You can do this directly with the NV1335 if you want. I'm not sure why you would even need the 3140. Or you could use a trunk between the 3140 and the 1335, assign a VLAN to each subnet over the trunk, and use the 1335 to distribute the VLANs as layer 2 to access ports.
The reason we were using the 3140 was primarily due to recommendation by Adtran sales. I know there was an initial discussion of double duty as an SBC which we currently are not going to attempt. Maybe that's why the recommendation. (There may have also been a concern about throughput.)
At any rate, regarding using a trunk between the two: I'll give this a try but after doing some digging, I'm not finding a lot of information on this subject, so hope you don't mind a few more questions.
- I assume trunk settings are all on the 1335? I would just configure the appropriate switchport to trunk? (If there are example configs or documentation out there that I just didn't find, I'm happy to peruse them.)
- On the 1335, for the remaining config I'm a bit confused. Do I need to set up VLANs corresponding to the ones on the 3140 and then assign them to specific switchports?
I'm continuing to plug away at this and have found this document: Configuring InterVLAN Routing in AOS - Quick Configuration Guide. Hopefully, that will provide enough information to answer those two questions.
FYI, we've opened a support case with Adtran. No resolution yet, but here's the information about a comparison of using the two routers in this instance. I thought it might be useful to include here. This info is from Jordan with Adtran:
Per our feature matrix (https://supportforums.adtran.com/docs/DOC-1115), there is a significant difference in the throughput between a 1335 and a 3140. With just the firewall turned on, the 3140 can handle 600 Mb/s aggregate throughput while the 1335 can only handle 75 Mb/s. When using QoS/traffic shaping, the 3140 can handle 150 Mb/s aggregate throughput while the 1335 can only handle 20 Mb/s.
I've also found this link: Creating subinterfaces for VLANs, and while I've followed similar steps, I'm still not getting connectivity.
Adtran support has been responsive and helpful; I'm just continuing to research. I'm sure they'll turn up a solution.
I'm now working on attempting to configure this setup with a /28 subnet and a /29 as a handoff address for the 3140 as a gateway address. Unfortunately, while I can get internet access to the 3140, I'm having trouble with figuring out the routing to the 1335.
WAN is connected on 3140 gig-eth 0/2. 3140 gig-eth 0/3 trunks to 1335 gig-switchport 0/2.
I've tried two different scenarios:
1. 1335 gig-switchport 0/1 connecting as x.x.193.185/28. Can't connect to anything.
2. 1335 any other switchport 10.1.1.x (DHCP). Can connect to the 1335, and ping x.x.193.184, but that's about it.
I did try (temporarily) turning off the firewall on both routers, but it didn't seem to make a difference. I'm not sure if that means the problem is not in the firewall, or just that there are multiple problems.

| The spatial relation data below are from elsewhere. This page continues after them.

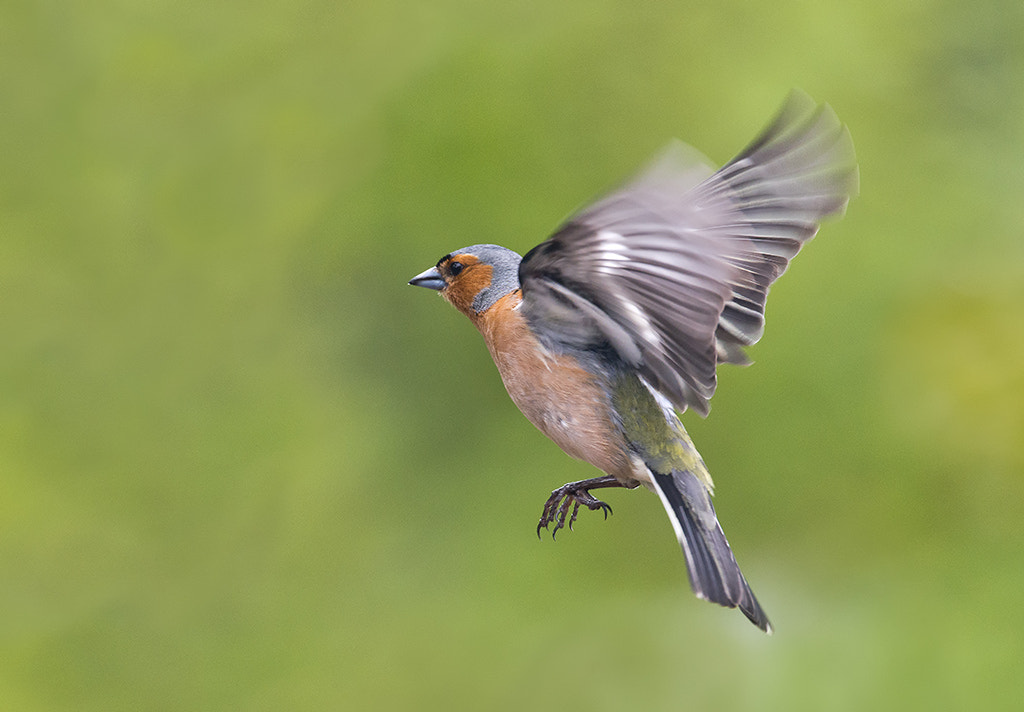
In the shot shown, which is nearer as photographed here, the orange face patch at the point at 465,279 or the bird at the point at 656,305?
the bird at the point at 656,305

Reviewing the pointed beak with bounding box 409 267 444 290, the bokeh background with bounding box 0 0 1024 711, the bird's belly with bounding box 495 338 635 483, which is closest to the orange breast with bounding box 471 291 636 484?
the bird's belly with bounding box 495 338 635 483

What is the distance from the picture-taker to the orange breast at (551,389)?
260 centimetres

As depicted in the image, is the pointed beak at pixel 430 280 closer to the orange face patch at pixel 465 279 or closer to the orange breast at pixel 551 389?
the orange face patch at pixel 465 279

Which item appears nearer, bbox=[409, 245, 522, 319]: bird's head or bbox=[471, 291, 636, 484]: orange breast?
bbox=[471, 291, 636, 484]: orange breast

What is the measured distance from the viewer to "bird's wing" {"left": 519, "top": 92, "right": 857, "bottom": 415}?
74.9 inches

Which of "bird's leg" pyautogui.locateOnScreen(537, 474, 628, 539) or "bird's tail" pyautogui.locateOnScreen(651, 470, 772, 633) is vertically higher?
"bird's leg" pyautogui.locateOnScreen(537, 474, 628, 539)

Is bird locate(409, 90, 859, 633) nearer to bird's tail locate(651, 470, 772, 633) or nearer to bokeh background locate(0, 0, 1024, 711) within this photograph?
bird's tail locate(651, 470, 772, 633)

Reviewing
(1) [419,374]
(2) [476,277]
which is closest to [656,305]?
(2) [476,277]

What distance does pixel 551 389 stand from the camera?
103 inches

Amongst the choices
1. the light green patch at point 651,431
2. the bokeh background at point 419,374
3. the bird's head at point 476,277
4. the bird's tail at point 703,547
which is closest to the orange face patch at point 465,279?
the bird's head at point 476,277

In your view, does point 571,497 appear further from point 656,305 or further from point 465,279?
point 656,305

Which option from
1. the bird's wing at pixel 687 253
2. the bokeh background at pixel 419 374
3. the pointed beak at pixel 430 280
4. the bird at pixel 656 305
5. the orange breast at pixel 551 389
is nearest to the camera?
the bird's wing at pixel 687 253

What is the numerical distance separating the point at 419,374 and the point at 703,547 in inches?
136

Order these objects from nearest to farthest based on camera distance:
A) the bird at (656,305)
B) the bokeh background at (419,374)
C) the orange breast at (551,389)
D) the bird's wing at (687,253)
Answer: the bird's wing at (687,253)
the bird at (656,305)
the orange breast at (551,389)
the bokeh background at (419,374)
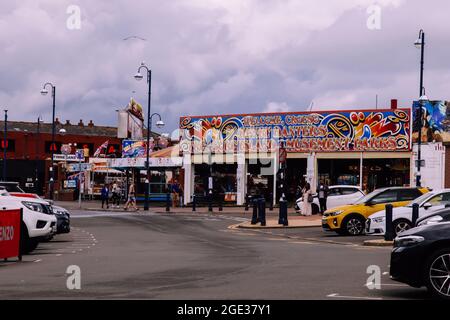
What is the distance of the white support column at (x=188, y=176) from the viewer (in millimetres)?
56719

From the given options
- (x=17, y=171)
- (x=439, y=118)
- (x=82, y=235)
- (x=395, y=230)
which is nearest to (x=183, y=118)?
(x=439, y=118)

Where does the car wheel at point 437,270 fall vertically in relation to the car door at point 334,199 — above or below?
below

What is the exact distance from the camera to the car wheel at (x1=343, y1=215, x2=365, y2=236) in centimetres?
2717

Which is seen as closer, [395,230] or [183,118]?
[395,230]

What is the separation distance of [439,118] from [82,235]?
1007 inches

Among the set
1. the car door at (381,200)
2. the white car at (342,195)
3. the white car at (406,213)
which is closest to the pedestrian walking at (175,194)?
the white car at (342,195)

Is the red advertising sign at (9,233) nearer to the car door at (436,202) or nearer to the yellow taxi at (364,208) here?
the car door at (436,202)

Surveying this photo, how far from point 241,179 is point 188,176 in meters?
4.36

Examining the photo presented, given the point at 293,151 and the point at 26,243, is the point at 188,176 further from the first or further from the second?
the point at 26,243

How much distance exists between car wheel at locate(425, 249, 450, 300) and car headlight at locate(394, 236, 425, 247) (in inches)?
12.7

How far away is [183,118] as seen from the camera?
57531 millimetres

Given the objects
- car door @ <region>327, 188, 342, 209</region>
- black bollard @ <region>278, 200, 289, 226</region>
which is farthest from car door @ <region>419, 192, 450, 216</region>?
car door @ <region>327, 188, 342, 209</region>

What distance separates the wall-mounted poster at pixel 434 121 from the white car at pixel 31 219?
30462 mm
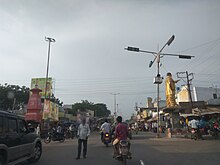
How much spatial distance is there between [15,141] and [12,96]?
41.2 metres

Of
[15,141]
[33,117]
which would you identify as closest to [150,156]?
[15,141]

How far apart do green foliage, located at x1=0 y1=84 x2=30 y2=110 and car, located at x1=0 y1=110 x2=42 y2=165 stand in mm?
35783

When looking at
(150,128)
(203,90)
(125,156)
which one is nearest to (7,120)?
(125,156)

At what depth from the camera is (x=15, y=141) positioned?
7.33m

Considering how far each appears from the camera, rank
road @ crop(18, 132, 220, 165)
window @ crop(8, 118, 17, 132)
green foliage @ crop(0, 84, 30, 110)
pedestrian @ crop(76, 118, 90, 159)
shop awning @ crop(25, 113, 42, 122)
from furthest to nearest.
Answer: green foliage @ crop(0, 84, 30, 110)
shop awning @ crop(25, 113, 42, 122)
pedestrian @ crop(76, 118, 90, 159)
road @ crop(18, 132, 220, 165)
window @ crop(8, 118, 17, 132)

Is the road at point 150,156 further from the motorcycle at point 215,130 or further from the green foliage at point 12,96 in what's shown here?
the green foliage at point 12,96

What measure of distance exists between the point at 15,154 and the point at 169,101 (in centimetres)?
1822

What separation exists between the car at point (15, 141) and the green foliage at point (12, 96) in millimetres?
35783

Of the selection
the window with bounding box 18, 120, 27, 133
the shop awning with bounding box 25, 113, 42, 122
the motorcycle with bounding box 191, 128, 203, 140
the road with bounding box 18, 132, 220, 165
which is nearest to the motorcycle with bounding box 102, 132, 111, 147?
the road with bounding box 18, 132, 220, 165

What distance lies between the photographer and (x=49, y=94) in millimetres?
32469

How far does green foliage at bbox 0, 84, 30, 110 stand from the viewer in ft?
144

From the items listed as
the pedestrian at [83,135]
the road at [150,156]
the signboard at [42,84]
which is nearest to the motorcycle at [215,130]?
the road at [150,156]

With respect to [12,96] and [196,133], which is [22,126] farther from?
[12,96]

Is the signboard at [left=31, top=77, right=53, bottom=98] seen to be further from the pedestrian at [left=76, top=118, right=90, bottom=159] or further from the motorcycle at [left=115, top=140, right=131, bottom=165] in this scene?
the motorcycle at [left=115, top=140, right=131, bottom=165]
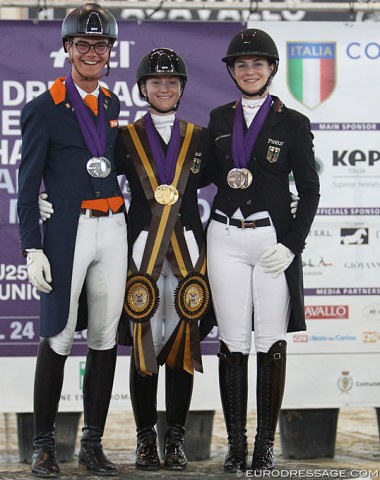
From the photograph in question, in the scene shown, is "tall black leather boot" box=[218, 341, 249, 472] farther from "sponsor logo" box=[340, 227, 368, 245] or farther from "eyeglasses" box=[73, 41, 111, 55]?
"sponsor logo" box=[340, 227, 368, 245]

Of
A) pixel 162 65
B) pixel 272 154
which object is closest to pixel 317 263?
pixel 272 154

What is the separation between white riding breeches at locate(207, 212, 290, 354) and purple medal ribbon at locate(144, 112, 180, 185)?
0.27 metres

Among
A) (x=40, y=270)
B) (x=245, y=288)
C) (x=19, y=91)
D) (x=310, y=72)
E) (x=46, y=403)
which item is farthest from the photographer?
(x=310, y=72)

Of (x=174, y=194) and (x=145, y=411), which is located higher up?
(x=174, y=194)

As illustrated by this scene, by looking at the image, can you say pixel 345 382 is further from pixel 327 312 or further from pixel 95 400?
pixel 95 400

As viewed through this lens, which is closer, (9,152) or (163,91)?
(163,91)

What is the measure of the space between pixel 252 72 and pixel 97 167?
702 millimetres

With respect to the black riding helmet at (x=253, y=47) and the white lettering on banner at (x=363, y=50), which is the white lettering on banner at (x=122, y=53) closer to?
the white lettering on banner at (x=363, y=50)

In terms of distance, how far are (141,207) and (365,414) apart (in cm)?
429

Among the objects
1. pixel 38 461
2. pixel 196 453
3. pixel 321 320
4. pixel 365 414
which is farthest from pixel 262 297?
pixel 365 414

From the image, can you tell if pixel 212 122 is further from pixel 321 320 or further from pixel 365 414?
pixel 365 414

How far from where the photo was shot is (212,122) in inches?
170

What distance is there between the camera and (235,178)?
164 inches

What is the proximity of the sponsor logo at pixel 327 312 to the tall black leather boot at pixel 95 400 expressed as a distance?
164cm
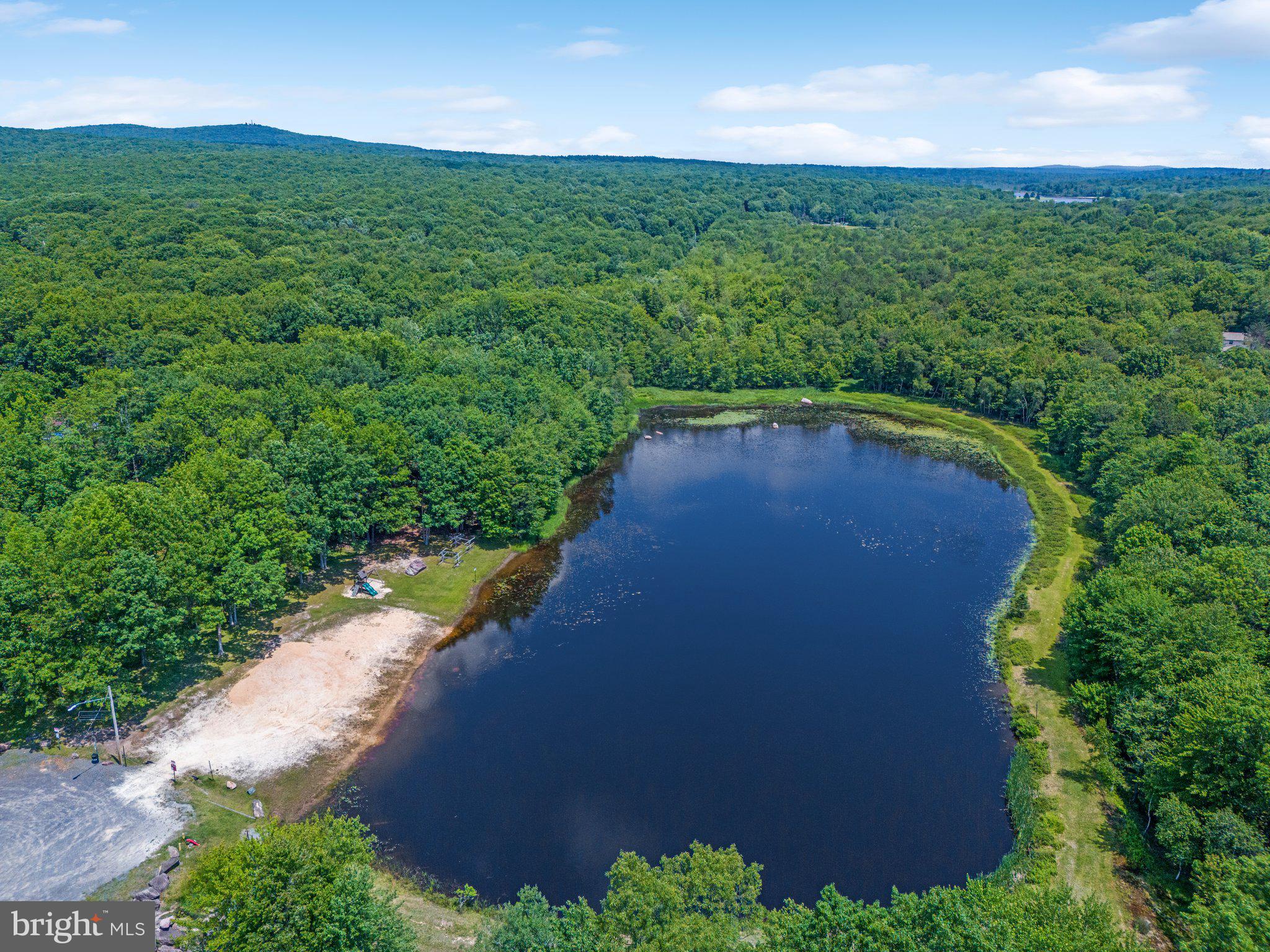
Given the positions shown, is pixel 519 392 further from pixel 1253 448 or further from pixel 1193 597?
pixel 1253 448

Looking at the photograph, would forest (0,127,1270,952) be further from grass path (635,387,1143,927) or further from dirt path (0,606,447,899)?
dirt path (0,606,447,899)

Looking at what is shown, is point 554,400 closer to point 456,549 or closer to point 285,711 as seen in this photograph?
point 456,549

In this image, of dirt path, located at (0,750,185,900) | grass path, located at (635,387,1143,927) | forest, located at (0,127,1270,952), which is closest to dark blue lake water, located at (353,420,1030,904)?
grass path, located at (635,387,1143,927)

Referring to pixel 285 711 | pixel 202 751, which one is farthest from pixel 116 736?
pixel 285 711

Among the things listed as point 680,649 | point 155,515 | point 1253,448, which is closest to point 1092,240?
point 1253,448

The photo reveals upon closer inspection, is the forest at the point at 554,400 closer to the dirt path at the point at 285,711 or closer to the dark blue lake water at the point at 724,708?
the dirt path at the point at 285,711
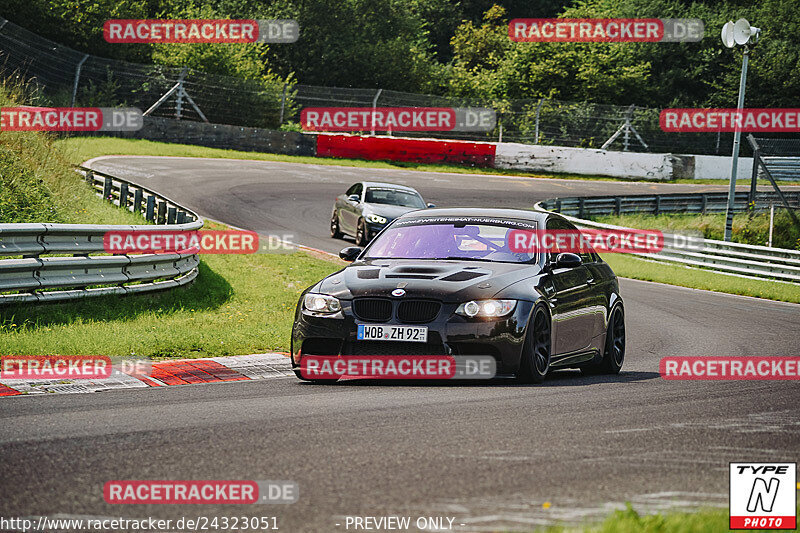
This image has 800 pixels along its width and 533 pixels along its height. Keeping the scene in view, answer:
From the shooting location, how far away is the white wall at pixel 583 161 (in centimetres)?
4209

I'm attaching the current config from both (minus sensitive info). If you have time to look at it, I would greatly appreciate it! I've banged my head against this for several days now.
I'm still working on this. Since we are implementing VLAN routing for the first time in this environment and previously, the legacy routers were simply routing their own IP(s), I had a basic lack of understanding that I needed an additional /30 subnet from my ISP to make this work. This has been ordered and I'll take another stab at it after that.
As information for anyone finding this thread later:
At long last, we have this working. It did require the additional /30 subnet from the ISP, and our existing IP address blocks had to be reconfigured by the ISP to route through that /30 IP address--we could not just do the routing on this end. And note that this was a breaking change to our legacy setup with individual routers, so we had to do this in a maintenance window.
We ended up opting for some paid assistance from Adtran engineers (thanks Andres!), but ultimately, in a nutshell, the second optionjayh described above was pretty much what they ended up doing. We just could never make any of it work on our own to test in advance because of the routing issues with the /30 gateway, so we decided the paid option was the safer bet.